Seduto sull'alba a guardare esiste in due diverse edizioni, quella originale ha la copertina apribile con testi all'interno. 
Una seconda edizione uscì per l'etichetta locale La Strega (che pubblicò anche il primo ed unico album di Pierpaolo Bibbò) alcuni anni più tardi con una anonima copertina singola marrone; i dati della matrice sul vinile riportano il numero originale dell'edizione CiPiTi., mentre l'etichetta, di colore giallo/marrone, attribuisce il disco al solo Antonio Salis.
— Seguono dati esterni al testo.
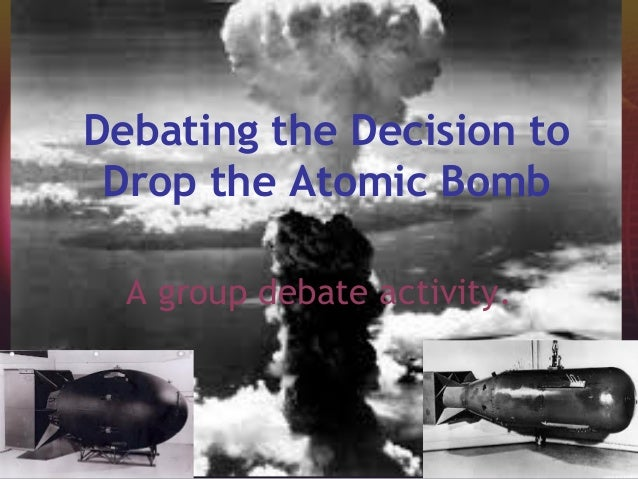 Debating the Decision to Drop the Atomic Bomb A group debate activity.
Questa ristampa è abbastanza comune.
Esiste qualche copia del vinile di questa ristampa con la copertina della prima edizione, ma non apribile.

Alcuni dischi degli anni '80 sono usciti originariamente in musicassetta. È il caso di Sacco a pelo e Signora del porto, quest'ultimo poi stampato anche in CD con un brano in più e diversi arrangiamenti.

Delle ristampe in CD italiane, Sa vida ita est è fuori catalogo e molto difficile da trovare. Un CD intitolato Salis & Salis - Sa vida ita est della Duck Records (DKCD 485) con una pessima copertina, è in realtà una raccolta comprendente i primi 5 singoli ed alcuni brani dal primo album.
Dopo il buio la luce è stato ristampato dalla Giallo Records nel 1998 e di nuovo, in edizione rimasterizzata, nel 2009. Le due edizioni si distinguono facilmente dal numero di catalogo.
Esiste una ristampa giapponese in CD di Seduto sull'alba a guardare, per l'etichetta Neverland.

L'unica edizione estera in vinile è quella del primo album Sa vida ita est, uscito in Venezuela con il titolo La vida es de esta manera (Car/Venevox CAR-703 - 1971), ma cantato in italiano. Il nome della città natale del gruppo, Santa Giusta, è tradotto come Santa Justicia sulla copertina!

Esiste un raro 45 giri di Francesco Salis pubblicato intorno al 1974 sotto il nome L'Apostolo, con i brani Dimensione/Io ti ringrazierò (Bambara VP 7777). I due brani sono del compositore Valbruno, autore di altri brani di gruppi italiani e collaboratore dei Salis ai tempi del primo LP.

Sa vida ita est -LP

La vida es de esta manera (Sa vida ita est) - LP (Venezuela)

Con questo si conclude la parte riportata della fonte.